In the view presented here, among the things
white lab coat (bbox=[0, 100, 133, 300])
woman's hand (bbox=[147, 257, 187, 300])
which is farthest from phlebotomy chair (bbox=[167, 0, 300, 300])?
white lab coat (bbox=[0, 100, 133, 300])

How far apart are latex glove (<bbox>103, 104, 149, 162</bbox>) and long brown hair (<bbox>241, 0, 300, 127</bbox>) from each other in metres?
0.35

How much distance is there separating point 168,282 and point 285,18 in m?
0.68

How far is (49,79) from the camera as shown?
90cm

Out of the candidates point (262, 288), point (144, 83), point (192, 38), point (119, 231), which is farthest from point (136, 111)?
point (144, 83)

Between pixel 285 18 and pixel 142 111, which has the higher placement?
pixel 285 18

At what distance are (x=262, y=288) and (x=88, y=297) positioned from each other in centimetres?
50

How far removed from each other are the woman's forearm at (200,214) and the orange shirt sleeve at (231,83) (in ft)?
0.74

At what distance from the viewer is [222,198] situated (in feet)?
···
## WRITTEN PROBLEM
Retype all of the records above character for character, keeping every line in its original order.

## PROBLEM SOLUTION
In the view presented here, among the things
white lab coat (bbox=[0, 100, 133, 300])
woman's hand (bbox=[147, 257, 187, 300])
which is farthest from phlebotomy chair (bbox=[167, 0, 300, 300])?
white lab coat (bbox=[0, 100, 133, 300])

How far apart are latex glove (<bbox>103, 104, 149, 162</bbox>) and long brown hair (<bbox>241, 0, 300, 127</bbox>) from each other in metres?
0.35

How much distance is there separating point 168,282 and point 285,18 in m?
0.68

How far is (49,79) from the camera as shown?
90cm

Out of the candidates point (262, 288), point (144, 83), point (192, 38), point (119, 231), which is farthest from point (136, 111)?
point (144, 83)

Between pixel 285 18 and pixel 142 111, which has the higher placement?
pixel 285 18

At what distance are (x=262, y=288) and (x=88, y=297) positioned from each other in centimetres?
50

How far removed from each other are the woman's forearm at (200,214) and the orange shirt sleeve at (231,83) (in ft)?
0.74

At what distance from the viewer is [222,198] situated (in feet)?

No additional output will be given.